Looking Back at Look Back in Anger

Mary Ure, Alan Bates, Helena Hughes, and Kenneth Haigh
in the original Royal Court production of Look Back in Anger, 1956

Look Back in Anger by John Osborne. Premiered 8 May 1956 by the English Stage Company at the Royal Court Theatre. Directed by Tony Richardson; décor by Alan Tagg. With Kenneth Haigh (Jimmy Porter), Alan Bates (Cliff Lewis), Mary Ure (Alison Porter), Helena Hughes (Helena Charles) and John Welsh (Colonel Redfern). In John Osborne, Look Back in Anger and Other Plays, London: Faber and Faber, 1993.


John Osborne's play, one of the two plays of the 1950s to change the face of the English-language theatre (the other, Waiting for Godot, premiered in London a year earlier), is permeated with a sense of loss, far more than the anger cited in its title. What most leaps to the forefront of the play in 2008 are the three deaths that occur within it. The first, the death of Jimmy's father, takes place within a monologue in the first act; the second, the death of the mother of Jimmy's friend Hugh, in the second; in the third, the loss of Jimmy and Alison's child. For Jimmy, anger at this loss – and at the loss of a sustainable vision of the future, as exemplified by Alison's father (remembering his years in India, he says, "At the time it looked like going on for ever. ... If only it could have gone on for ever") – emerges in a flailing violence against women and the upper classes (especially in the passive-aggressive duels between Jimmy and his upper-class wife Alison). And, as in Waiting for Godot, the play is permeated by a sense that even the wilderness that exists might possibly explode pointlessly; the "H-Bomb" makes an appearance early in Look Back in Anger and never really dissipates.

Recorded data:
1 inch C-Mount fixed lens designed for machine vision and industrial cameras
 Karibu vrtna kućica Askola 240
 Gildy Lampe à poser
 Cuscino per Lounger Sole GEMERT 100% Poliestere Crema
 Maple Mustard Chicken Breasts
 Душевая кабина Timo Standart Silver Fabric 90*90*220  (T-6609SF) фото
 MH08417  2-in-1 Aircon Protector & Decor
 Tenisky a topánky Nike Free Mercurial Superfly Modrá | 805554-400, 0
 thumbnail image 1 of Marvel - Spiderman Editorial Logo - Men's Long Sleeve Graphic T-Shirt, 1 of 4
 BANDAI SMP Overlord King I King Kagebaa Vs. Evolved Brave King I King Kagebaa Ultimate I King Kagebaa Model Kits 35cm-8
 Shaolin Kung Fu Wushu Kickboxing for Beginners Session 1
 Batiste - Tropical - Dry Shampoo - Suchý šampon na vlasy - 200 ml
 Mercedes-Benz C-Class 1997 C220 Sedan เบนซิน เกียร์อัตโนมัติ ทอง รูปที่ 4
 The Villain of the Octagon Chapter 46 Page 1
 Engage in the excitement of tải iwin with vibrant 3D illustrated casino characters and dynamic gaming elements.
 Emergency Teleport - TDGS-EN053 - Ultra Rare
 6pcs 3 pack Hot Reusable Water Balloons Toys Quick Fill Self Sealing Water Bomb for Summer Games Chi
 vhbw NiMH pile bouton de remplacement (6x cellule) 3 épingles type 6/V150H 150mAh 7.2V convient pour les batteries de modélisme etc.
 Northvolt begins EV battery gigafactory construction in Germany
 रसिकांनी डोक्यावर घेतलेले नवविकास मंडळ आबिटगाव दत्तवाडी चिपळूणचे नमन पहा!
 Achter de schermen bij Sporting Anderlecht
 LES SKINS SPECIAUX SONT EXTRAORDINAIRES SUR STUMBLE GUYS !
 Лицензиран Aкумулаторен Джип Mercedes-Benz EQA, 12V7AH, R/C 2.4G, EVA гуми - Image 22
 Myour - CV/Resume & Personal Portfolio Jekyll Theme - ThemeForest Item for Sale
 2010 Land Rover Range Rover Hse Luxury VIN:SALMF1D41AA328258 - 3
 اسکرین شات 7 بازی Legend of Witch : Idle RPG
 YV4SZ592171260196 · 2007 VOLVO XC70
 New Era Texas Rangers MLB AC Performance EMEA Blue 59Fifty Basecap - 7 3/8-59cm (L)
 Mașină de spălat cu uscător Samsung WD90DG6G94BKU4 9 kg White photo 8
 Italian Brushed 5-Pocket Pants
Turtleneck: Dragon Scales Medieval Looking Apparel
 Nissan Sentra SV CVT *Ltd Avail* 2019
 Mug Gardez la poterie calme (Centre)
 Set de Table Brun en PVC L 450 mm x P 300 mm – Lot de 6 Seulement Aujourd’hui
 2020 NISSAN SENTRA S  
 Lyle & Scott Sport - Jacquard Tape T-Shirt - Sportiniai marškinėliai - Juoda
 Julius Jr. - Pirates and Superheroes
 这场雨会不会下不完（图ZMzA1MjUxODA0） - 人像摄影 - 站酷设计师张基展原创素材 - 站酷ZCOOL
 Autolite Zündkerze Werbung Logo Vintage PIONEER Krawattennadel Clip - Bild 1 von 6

Work item A: Return the passage of the Look Back in Anger essay starting with "Mary Ure, Alan" and going on through "and Faber, 1993.".
Work item B: How would you render this sentence from the Look Back in Anger essay in Spanish: "What most leaps to the forefront of the play in 2008 are the three deaths that occur within it."
Work only from the essay on Look Back in Anger, not from the records.

Problem solution A:
Mary Ure, Alan Bates, Helena Hughes, and Kenneth Haigh
in the original Royal Court production of Look Back in Anger, 1956

Look Back in Anger by John Osborne. Premiered 8 May 1956 by the English Stage Company at the Royal Court Theatre. Directed by Tony Richardson; décor by Alan Tagg. With Kenneth Haigh (Jimmy Porter), Alan Bates (Cliff Lewis), Mary Ure (Alison Porter), Helena Hughes (Helena Charles) and John Welsh (Colonel Redfern). In John Osborne, Look Back in Anger and Other Plays, London: Faber and Faber, 1993.

Problem solution B: Lo que más salta a primer plano en la obra en 2008 son las tres muertes que ocurren en ella.